On Water’s Here in You, Bon’s songwriting takes a particularly beautiful leap—as she commands syntax in really stimulating ways, including intentionally spacious pronunciations and sublime repetitions. It’s noticeable throughout the record, but it takes a really sunny shape on “Lightness is Loud”—when Bon sings “Coral, coral, snake, snake / Curl inside me / Soft wool, rough blue / Pearl inside you” twice over. When she recites the song’s title, she admits that she was conjuring a bit of Kurt Vile’s affectations while doing so. “When I hear it, I’m like, ‘Yeah, that is me. I’m cosplaying Kurt,’” she says. When Bon is not making music in Babehoven, she’s exploring her Croatian, Eastern European Jewish and Balkan ancestry—singing in Balkan and Georgian choirs and letting it influence her voice across whatever medium she falls into. (We’re always playing Balkan music,” Albert says of the couple’s home rotation. “It’s very much there.)
In the past, too, Bon has been a very, in her own words, “word-vomit, stream-of-consciousness-style” writer—often pressing play on voice memos and letting the whole song pour out of her before returning to the material and writing down what she liked about it. It’s very editorial, and that’s how some of Babehoven’s favorite songs, like “Often” and “Fugazi,” came to be: having expelled out of her. On Water’s Here in You, however, Bon wasn’t playing guitar, so she turned to her computer instead. “I can type really quickly,” she says, “which is helpful—because I think really quickly when this is happening. I just closed my eyes and these lyrics came out. What makes them unique, too, in this case, is that they’re very visual for me. The coral and the snake and the pearl inside you, the soft wool, the rough blue and lightness is loud—as a concept—I was seeing it all as I was writing it.”

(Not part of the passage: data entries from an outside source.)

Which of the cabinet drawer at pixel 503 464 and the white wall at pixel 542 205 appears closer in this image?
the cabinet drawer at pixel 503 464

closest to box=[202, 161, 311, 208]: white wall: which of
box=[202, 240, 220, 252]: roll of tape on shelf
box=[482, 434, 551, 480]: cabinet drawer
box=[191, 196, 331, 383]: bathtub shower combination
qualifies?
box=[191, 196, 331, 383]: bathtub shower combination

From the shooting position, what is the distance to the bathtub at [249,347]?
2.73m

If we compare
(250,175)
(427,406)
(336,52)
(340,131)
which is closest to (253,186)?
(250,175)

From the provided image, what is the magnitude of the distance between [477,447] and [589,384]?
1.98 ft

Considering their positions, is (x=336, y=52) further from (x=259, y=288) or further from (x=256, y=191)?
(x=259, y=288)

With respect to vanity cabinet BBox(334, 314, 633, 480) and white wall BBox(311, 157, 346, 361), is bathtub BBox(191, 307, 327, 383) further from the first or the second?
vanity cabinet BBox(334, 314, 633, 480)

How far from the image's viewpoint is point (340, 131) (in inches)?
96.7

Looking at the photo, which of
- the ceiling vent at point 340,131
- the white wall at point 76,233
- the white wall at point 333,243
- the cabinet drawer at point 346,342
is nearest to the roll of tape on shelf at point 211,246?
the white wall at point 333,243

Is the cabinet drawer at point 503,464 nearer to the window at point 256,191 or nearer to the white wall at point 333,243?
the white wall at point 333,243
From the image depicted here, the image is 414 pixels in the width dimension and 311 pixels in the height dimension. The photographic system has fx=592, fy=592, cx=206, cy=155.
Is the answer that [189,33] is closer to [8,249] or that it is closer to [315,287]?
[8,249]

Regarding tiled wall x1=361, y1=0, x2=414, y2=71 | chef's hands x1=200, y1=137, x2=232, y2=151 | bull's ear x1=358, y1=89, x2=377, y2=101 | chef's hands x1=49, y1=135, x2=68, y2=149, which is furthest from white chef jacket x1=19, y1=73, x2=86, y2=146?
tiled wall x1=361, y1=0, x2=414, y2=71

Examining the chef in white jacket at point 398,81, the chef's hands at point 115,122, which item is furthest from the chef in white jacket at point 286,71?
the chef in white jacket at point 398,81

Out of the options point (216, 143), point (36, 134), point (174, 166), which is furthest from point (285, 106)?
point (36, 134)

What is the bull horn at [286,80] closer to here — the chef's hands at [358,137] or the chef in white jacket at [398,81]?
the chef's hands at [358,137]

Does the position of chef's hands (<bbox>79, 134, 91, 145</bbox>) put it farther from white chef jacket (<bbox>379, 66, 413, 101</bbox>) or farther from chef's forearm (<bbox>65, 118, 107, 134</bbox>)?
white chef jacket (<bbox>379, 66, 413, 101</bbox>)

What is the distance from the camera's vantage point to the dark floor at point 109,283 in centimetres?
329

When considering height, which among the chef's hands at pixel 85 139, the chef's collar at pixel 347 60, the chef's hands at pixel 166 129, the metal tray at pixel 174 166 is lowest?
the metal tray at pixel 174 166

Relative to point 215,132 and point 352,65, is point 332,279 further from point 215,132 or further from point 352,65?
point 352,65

On the production side, Albert is tasked with making arrangements that both nurture and compliment Bon’s patterns and stream-of-consciousness lyricism that she is constantly workshopping and fine-tuning—and he admits that “Lightness is Loud” was one of the more challenging songs on the record to bring across the finish line. “We worked a long time on that song, even though it’s only two-and-a-half minutes,” he says. “We couldn’t figure out what the heck to do for a bridge after the chorus and, funnily enough, we just repeated the intro—which, that should have been our first choice, but it was hard to find.” When Albert is working on songs with Bon, his first mission is to find nooks and crannies for counterpart melodies. It’s why the intro of “Lightness is Loud” arrives so dissonant, though that opening is what makes the track’s chorus stick out so much: It’s consonant, celebratory. “I try to boost up this energetic feel,” Albert continues. “Maya definitely helped with the arrangement because, when I was first playing the guitar part, she was like ‘Whoa, that’s cool, but it’s actually kind of annoying how you’re playing it.’ And I was over-playing; I was being a classical guitar player and adding too much shit. And then she was like ‘Take some of that back,’ and I did—and that left a lot of room for melody.”